There is no unified form for such a provision. Therefore, to make it easier for you to make a position “for yourself”, let's see what main sections can be distinguished in it and what to write in them.

POSITION
on employee bonuses
OOO ____________________

I. General provisions In this section, you specify the regulatory framework and the purpose of the regulation. You can also designate the circle of bonus workers (in particular, full-time employees and part-time workers).
1.1. This Regulation on bonus payments to employees of LLC ____________________ (hereinafter referred to as the Regulation) was developed in accordance with the Labor Code of the Russian Federation, the Tax Code of the Russian Federation, the Regulation on the Remuneration of Employees of LLC ____________________ (hereinafter referred to as the Company), the collective agreement of the Company and establishes the procedure and conditions for bonuses to employees of the Company.
This Regulation is a local regulatory act of the Company.
1.2. This Regulation applies to employees holding positions in accordance with the staff list, working in the Company both at their main place of work and part-time.
1.3. In this Regulation, bonuses should be understood as the encouragement of employees for conscientious efficient work. It consists in the payment to employees of sums of money in excess of the salary and additional payments for working conditions that deviate from normal.
1.4. Bonuses are aimed at strengthening the material interest of employees in improving the results of the Company's work.
1.5. Bonus payments to employees based on the results of their work depend on the quality of work of employees, the financial condition of the Company and other factors that may influence the very fact and amount of bonuses.

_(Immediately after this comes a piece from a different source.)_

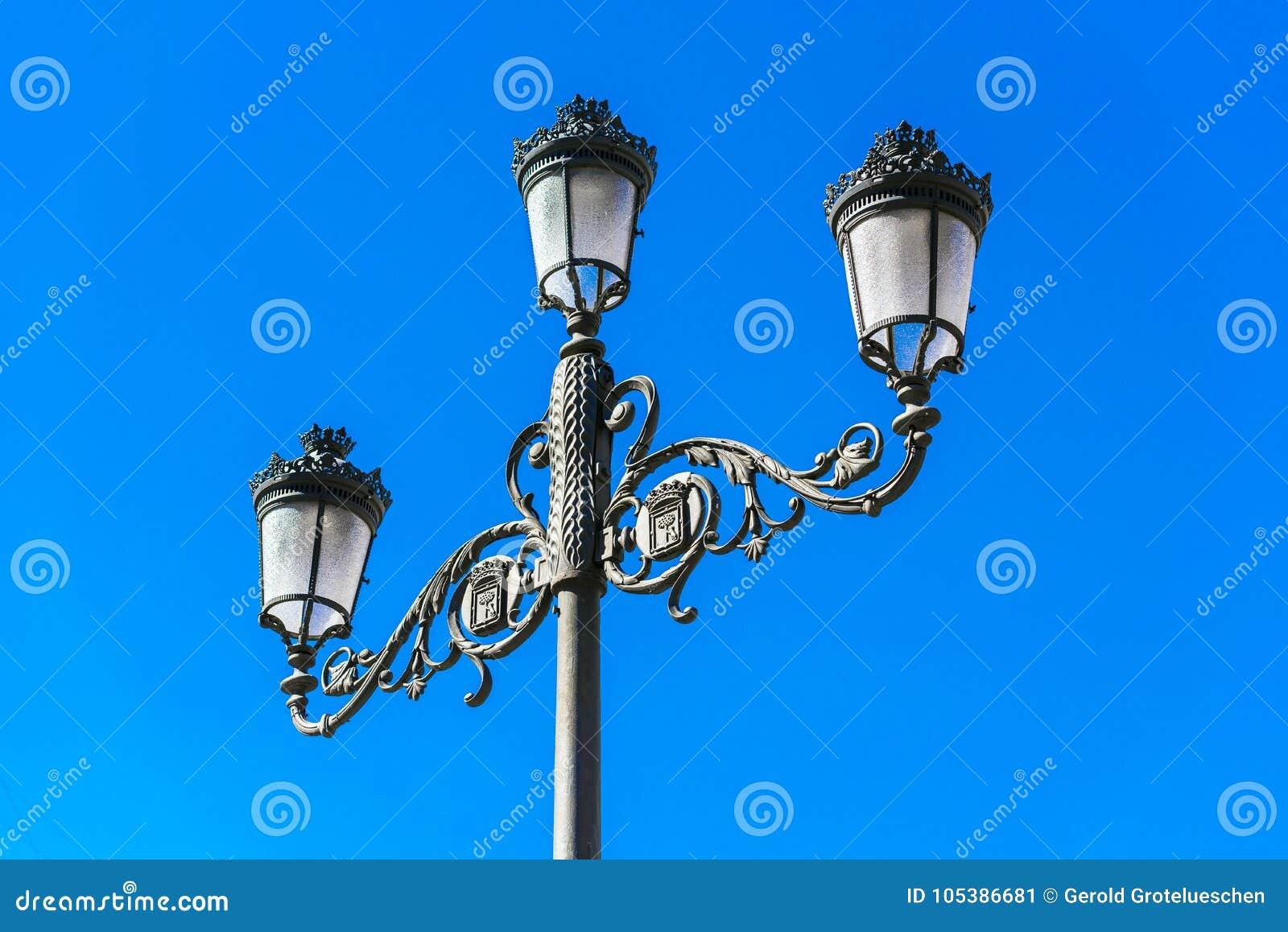Классическая старая лампа против голубого неба, Мадрид, Испания Скопируйте космос для текста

II. Types of premiums and bonus indicators In this section, you define the types of bonuses: monthly, quarterly, etc., as well as one-time bonuses for completing a specific work assignment.
To justify the legitimacy of income tax expenses, it is necessary to indicate specific bonus indicators. For example, for overfulfillment of the amount of work (production standards), for the absence of marriage, for the development and implementation of measures aimed at saving materials, etc.
If there are many indicators and they are different for different departments of your organization, you can make lists of bonus indicators for each of the departments. They can be issued as annexes to the Regulations on bonuses.
Also in this section, you can fix the conditions of deprecation. Such a condition may be, for example, the imposition of a disciplinary sanction on an employee.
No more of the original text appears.